> [Cosa fare]:
Secondo l'estratto della pagina, quale augurio compare tra i dialoghi ironici del film?

> [Estratto della pagina]:
- - -

Un certo approccio sociale fa spesso capolino, nelle trame di D’Amato, sebbene non si debba pretendere niente di particolarmente profondo. Piuttosto, è l’ironia l’arma che l’autore utilizza con destrezza, senza strafare ma dosandola con intelligenza. Ad esempio, nel citato incontro tra la giornalista protagonista ed il professor Lester, i due, per parlare di antropofagia, vanno a pranzo. Questo parallelo tra il mangiare e il tema cannibalico è ripetuto in un pasto nella giungla, con Isabel che, a furia di sentire parlare di carne umana come cibo, quasi a scanso di equivoci, chiede che la cacciagione sia più cotta. Il linguaggio metaforico è utilizzato ripetutamente da D’Amato, anche per i suoi momenti erotici: il citato rapporto occasionale tra Susan e Salvador, inizia con la donna che si masturba guardando l’uomo che pulisce accuratamente la canna del fucile. Tornando all’ironia, posto che anche la scena appena citata non ne sia intrisa, questa è presente anche nei dialoghi, dall’augurio “in bocca al cannibale”, al fatto che i cannibali tengano in vita i prigionieri come metodo di conservazione della carne fresca. Sono fugaci momenti che provano ad alleggerire il tono della pellicola, dando al contempo un po’ di brio al racconto. In effetti, Emanuelle e gli ultimi cannibali non brilla per ritmo o capacità di coinvolgimento dello spettatore, ad essere onesti, ma ha alcuni passaggi pesanti e al contempo efficaci dal punto di vista visivo.

- - -

> [Dati registrati]:
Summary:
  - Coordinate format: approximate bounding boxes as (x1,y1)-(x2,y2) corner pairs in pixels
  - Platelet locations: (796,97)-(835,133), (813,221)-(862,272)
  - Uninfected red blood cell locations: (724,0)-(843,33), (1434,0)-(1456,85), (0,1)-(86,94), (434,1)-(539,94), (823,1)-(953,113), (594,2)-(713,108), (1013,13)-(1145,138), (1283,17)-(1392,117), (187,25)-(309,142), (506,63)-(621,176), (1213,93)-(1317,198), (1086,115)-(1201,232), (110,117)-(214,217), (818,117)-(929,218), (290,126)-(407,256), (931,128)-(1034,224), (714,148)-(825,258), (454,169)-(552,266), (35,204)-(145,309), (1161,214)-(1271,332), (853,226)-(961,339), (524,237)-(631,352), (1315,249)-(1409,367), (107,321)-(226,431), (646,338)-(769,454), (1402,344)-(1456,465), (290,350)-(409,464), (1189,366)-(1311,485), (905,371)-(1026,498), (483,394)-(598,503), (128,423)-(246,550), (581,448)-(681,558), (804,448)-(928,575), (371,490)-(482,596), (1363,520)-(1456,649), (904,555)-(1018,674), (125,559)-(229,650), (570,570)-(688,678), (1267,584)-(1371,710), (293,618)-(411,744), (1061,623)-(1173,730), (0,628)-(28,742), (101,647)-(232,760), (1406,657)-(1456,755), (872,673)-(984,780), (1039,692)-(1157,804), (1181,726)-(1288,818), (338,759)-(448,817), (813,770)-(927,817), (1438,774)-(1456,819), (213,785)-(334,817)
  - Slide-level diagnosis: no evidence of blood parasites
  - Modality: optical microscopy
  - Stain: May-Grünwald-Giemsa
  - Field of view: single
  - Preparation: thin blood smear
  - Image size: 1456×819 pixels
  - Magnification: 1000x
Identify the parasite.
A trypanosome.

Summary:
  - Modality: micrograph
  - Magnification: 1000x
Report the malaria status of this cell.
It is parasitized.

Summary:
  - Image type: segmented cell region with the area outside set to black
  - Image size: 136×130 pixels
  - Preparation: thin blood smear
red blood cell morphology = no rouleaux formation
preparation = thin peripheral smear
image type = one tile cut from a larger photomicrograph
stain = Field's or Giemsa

- - -

> [Risposta al compito]:
L'augurio "in bocca al cannibale".